Start of TEXT UNDER STUDY
Solutions: How can Sudan overcome the UAE lobby in the US?
BACKGROUND
Sudan In The News’ recently published an exclusive investigation into the UAE’s lobbying in the US since the outbreak of war in Sudan. The UAE reportedly arms the Rapid Support Forces (RSF) militia accused of genocide in Sudan. Amid campaigns to ban US arms sales to the UAE, a major obstacle is a powerful Emirati lobby that US intelligence officials say exploit the vulnerabilities in American governance, including the reliance on campaign contributions, susceptibility to powerful lobbying firms and lax enforcement of disclosure laws that guard against foreign interference.
SUMMARY
Amid expectations that the UAE lobby in the US will maintain its influence as the Trump administration takes office, two of the most prominent US-based Sudanese voices proposed solutions on how the Sudanese people and government can counter an Emirati lobby that has a significant impact on the war in Sudan.
INTRODUCTION
Sudan In The News’ investigative report was published on the 17th of January: the day that the outgoing US President Joe Biden administration was meant to report to Congress on UAE assurances that it is no longer arming the RSF.
This promise came in an 18 December letter from Brett McGurk, the White House Coordinator for the Middle East and North Africa, who stated that the UAE is no longer supplying weapons to the RSF.
End of TEXT UNDER STUDY
Start of DATA BELOW
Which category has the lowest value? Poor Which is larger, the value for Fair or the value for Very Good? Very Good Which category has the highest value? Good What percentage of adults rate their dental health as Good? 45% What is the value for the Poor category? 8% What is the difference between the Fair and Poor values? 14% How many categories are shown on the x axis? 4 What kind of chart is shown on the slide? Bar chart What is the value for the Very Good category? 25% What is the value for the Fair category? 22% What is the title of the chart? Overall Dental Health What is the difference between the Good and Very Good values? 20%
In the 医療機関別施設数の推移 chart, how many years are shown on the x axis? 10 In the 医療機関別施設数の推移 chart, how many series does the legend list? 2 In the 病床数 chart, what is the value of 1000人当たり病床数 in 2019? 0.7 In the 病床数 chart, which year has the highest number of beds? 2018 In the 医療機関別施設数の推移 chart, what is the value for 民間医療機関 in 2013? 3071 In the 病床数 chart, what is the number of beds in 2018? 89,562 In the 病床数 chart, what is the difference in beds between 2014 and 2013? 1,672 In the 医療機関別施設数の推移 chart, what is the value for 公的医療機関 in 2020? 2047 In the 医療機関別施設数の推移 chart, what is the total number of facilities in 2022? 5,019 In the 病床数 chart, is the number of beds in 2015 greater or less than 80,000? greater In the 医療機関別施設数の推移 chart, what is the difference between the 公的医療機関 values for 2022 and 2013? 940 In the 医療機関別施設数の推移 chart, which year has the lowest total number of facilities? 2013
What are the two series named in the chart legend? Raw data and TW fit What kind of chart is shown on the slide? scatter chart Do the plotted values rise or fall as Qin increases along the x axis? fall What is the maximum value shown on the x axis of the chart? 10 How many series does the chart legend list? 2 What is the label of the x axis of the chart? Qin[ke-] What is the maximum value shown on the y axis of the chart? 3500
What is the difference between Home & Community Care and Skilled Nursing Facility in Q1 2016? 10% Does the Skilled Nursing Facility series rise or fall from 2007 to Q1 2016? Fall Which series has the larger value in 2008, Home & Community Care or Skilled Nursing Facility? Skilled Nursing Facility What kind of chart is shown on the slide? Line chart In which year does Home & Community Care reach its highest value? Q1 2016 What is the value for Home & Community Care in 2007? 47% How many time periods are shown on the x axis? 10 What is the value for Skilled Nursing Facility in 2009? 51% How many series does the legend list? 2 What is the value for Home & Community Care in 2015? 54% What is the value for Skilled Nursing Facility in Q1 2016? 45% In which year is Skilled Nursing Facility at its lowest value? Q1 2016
End of DATA BELOW
REQUIRED ACTION A: In the article on Sudan and the UAE lobby, rewrite the paragraph beginning "Sudan In The News’ recently published an exclusive investigation" in a shorter form that keeps its main facts.
REQUIRED ACTION B: Write out the part of the article on Sudan and the UAE lobby that opens with the words containing "INTRODUCTION" and closes with "to the RSF.".
REQUIRED ACTION C: Extend the article on Sudan and the UAE lobby, picking up after its final sentence.

OUTPUT A: Sudan In The News has investigated UAE lobbying in the US since war broke out in Sudan. The UAE reportedly arms the RSF militia, which is accused of genocide in Sudan. Campaigns to ban US arms sales to the UAE face a powerful Emirati lobby. US intelligence officials say this lobby exploits weaknesses in American governance: reliance on campaign contributions, susceptibility to strong lobbying firms, and lax enforcement of disclosure laws meant to guard against foreign interference.

OUTPUT B:
INTRODUCTION
Sudan In The News’ investigative report was published on the 17th of January: the day that the outgoing US President Joe Biden administration was meant to report to Congress on UAE assurances that it is no longer arming the RSF.
This promise came in an 18 December letter from Brett McGurk, the White House Coordinator for the Middle East and North Africa, who stated that the UAE is no longer supplying weapons to the RSF.

OUTPUT C:
Yet, on 16 January, Yale University’s Humanitarian Research Lab reported the arrival of three drones at an RSF-controlled airport, two of which arrived between McGurk’s claim and the date on which the Biden administration was meant to report to Congress. It initially seemed that the Biden administration departed without complying with its commitment.
However, a 24 January statement from Senator Chris Van Hollen and Representative Sara Jacobs – both Democrats attempting to block US arms sales to the UAE – cited a briefing from the Biden administration and “other reporting” to say that the UAE broke its promise and is still transferring arms to the RSF.
“Based on my conversations with the Biden Administration, it’s clear that the UAE is continuing to provide weapons to the murderous RSF, violating the assurances provided to the former Administration. It is imperative that the United States not provide weapons to countries that are in turn providing military support to the RSF and complicit in its genocidal actions,” Van Hollen said.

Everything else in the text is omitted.